Records of scene-based questions
--------

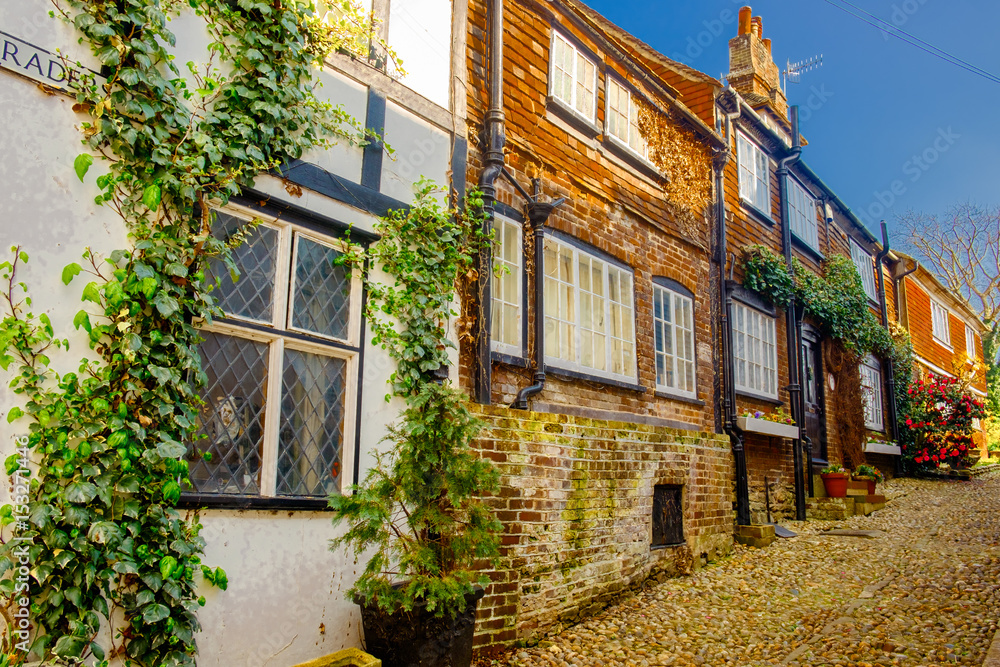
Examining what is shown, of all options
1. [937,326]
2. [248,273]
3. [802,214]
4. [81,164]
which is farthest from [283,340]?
[937,326]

--------

Direction: Please copy out the records above again, swapping "options" for "choices" and keeping everything else the same. Leave the pictures out.

Response to this exercise:
Examining what is shown, of all choices
1. [937,326]
2. [248,273]
3. [802,214]
4. [81,164]
which is farthest from [283,340]?
[937,326]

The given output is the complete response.